Hockessin, Delaware

Clean feeders’ equal healthy birds!

Each of us enjoys the birds outside our window. We cherish their beauty and marvel at their avian abilities to survive in our man made world. We feed them to benefit them in times of cold and foul weather. We worry when the temperature drops to 15 and stress about the young in the nest box when it’s 95. We become concerned when they’re absent from our feeder stations and are upset when they are preyed on by the hawks. None of us would ever wish for any harm to visit them. That’s why it is imperative that you clean your feeders and feeder station on a regular basis. I don’t mean once a year but you should consider cleaning them once a month. Unfortunately birds are susceptible to diseases just like you and I. As a responsible bird lover there are simple steps you can include that can limit their exposure to possible diseases.

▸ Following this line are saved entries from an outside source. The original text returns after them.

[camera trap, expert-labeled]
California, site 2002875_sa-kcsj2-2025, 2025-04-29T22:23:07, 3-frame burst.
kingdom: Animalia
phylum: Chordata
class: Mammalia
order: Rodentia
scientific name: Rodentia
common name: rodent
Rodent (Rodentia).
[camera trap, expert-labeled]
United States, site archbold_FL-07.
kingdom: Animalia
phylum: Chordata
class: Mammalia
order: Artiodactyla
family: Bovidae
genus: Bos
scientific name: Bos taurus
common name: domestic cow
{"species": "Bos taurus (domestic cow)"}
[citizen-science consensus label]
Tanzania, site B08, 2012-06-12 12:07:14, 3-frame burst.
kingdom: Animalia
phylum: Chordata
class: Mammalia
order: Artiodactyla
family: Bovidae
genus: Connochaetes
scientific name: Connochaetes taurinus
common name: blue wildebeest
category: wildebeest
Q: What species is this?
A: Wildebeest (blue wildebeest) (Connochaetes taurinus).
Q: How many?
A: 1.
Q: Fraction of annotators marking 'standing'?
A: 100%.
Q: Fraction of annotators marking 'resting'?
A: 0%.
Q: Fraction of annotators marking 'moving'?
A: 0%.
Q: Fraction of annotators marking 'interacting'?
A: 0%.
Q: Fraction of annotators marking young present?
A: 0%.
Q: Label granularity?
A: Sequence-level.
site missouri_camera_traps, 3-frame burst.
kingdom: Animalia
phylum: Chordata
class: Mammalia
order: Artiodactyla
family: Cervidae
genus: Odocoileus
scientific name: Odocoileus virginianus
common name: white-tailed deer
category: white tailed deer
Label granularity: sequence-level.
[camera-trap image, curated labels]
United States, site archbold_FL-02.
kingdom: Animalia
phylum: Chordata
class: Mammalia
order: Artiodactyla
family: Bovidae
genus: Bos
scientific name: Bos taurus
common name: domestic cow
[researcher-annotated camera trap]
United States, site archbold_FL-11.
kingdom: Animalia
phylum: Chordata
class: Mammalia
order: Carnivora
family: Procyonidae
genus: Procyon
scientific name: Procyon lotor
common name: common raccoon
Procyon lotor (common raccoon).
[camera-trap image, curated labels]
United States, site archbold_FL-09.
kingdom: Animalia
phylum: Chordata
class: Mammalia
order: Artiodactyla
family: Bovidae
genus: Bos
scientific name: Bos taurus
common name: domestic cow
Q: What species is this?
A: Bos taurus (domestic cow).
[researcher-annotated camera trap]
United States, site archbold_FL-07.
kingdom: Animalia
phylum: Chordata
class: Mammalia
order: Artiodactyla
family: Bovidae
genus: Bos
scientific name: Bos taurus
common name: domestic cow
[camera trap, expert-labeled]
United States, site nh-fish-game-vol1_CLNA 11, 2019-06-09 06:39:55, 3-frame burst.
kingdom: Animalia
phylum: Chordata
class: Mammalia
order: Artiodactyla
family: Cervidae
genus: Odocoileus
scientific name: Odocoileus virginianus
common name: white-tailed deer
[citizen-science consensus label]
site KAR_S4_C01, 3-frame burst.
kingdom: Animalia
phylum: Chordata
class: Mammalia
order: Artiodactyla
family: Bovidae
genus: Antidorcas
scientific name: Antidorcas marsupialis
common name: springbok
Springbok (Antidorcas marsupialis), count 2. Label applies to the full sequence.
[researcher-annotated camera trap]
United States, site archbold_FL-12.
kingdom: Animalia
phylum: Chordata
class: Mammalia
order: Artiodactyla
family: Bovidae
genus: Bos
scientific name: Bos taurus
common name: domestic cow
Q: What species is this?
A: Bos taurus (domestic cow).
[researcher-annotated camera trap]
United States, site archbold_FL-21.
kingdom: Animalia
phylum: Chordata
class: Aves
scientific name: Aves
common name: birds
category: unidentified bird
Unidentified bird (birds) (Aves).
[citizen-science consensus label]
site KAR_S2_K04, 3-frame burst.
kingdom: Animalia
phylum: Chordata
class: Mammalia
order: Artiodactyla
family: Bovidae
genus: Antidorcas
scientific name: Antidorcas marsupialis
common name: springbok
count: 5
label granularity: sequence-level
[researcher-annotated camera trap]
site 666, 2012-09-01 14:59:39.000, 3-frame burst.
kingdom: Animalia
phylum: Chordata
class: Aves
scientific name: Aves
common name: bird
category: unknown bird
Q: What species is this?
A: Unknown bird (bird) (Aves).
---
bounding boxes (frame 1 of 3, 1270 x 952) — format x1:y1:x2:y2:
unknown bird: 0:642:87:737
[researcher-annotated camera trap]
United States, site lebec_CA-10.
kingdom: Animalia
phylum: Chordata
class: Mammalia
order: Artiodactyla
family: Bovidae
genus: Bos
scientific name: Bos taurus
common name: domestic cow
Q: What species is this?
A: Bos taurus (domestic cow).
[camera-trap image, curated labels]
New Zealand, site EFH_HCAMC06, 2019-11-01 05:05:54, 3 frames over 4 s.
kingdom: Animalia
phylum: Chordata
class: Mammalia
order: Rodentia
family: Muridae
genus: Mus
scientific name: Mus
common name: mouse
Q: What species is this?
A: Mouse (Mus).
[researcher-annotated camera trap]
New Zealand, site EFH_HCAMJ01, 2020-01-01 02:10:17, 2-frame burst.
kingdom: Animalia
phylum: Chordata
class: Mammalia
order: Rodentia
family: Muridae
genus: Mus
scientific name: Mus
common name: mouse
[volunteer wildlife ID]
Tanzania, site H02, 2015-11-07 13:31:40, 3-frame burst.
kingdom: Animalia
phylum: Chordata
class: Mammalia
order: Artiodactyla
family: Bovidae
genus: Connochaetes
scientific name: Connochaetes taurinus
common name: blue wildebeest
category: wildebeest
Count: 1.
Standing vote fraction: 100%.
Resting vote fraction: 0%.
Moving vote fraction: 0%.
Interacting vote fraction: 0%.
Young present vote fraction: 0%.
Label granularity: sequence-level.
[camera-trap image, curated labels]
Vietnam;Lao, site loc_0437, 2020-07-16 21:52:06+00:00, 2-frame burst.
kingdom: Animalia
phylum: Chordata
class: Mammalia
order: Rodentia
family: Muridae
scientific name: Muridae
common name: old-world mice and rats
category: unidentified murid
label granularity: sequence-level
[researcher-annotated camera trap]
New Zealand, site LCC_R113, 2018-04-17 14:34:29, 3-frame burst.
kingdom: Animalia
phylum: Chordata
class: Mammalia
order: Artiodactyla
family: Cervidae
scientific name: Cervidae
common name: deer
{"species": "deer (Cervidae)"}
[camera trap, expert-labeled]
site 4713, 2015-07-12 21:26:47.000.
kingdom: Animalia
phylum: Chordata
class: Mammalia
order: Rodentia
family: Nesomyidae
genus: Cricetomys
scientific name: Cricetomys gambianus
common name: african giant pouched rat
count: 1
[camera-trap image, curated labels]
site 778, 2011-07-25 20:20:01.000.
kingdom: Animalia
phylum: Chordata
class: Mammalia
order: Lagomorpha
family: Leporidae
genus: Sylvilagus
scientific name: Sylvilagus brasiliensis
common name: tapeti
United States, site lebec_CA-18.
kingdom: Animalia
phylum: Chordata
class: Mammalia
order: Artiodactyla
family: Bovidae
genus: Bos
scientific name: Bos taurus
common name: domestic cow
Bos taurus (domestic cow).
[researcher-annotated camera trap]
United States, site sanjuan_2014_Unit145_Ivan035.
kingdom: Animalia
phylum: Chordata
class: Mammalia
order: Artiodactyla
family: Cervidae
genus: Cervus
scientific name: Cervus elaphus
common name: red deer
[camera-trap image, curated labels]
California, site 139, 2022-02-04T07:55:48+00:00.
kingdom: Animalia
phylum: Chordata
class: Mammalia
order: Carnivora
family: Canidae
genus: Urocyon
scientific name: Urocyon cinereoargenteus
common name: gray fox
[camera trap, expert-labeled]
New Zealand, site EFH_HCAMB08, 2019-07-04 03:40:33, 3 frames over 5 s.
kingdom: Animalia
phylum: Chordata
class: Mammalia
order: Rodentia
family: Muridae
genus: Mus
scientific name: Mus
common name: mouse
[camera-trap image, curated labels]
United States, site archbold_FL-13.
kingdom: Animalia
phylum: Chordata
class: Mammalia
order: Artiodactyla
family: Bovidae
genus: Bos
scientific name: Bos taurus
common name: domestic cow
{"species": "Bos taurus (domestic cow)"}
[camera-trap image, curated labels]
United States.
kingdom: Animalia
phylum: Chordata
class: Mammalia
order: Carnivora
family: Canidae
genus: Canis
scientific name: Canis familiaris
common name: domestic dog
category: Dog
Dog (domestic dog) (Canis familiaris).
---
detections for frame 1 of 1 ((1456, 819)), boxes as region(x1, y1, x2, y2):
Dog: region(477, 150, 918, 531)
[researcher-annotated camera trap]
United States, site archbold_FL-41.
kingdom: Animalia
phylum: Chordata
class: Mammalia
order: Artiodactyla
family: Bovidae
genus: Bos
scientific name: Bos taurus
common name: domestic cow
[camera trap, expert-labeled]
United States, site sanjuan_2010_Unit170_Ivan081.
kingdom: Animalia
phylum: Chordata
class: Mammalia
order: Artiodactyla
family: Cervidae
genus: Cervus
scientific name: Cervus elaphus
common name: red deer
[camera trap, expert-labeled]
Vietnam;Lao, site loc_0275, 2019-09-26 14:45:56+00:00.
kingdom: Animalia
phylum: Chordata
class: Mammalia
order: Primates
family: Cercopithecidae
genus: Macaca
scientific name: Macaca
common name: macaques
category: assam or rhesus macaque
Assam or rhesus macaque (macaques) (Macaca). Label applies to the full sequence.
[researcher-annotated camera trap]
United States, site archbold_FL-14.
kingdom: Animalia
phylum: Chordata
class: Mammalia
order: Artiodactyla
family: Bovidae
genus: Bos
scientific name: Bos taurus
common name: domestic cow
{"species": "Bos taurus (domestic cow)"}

  • We recommend you wash your  bird feeders at least once month with a mild bleach solution (1 part bleach to 9 parts water); scrub them thoroughly; rinse thoroughly; and let air dry thoroughly before filling with seed. I generally use an old 5 gallon paint bucket and soak feeders overnight if they food is heavily caked in it.
  • To prevent issues of old moldy seed on the ground occasionally rake out the area below your feeder station. I find that a large leaf rake works great at distributing the old shells to prevent them from piling up and spoiling. Also switching to a No-Mess feed lessens the remains under the feeders.
  • If your feeding on a deck or patio surface considering hosing down the area when possible. This removes old seed and bird droppings.
  • If you have the area moving your feeders about will lessen the amount of spilled seeds and shells in one spot.
  • If you notice signs of disease in the birds visiting your feeder immediately take steps to wash the feeder and then fill with fresh seed. If diseased birds still appear you may have to take down your feeders for a couple weeks.

If you love your birds as much as we do I hope you’ll take the necessary precautions to make your feeders a healthy way station for the birds.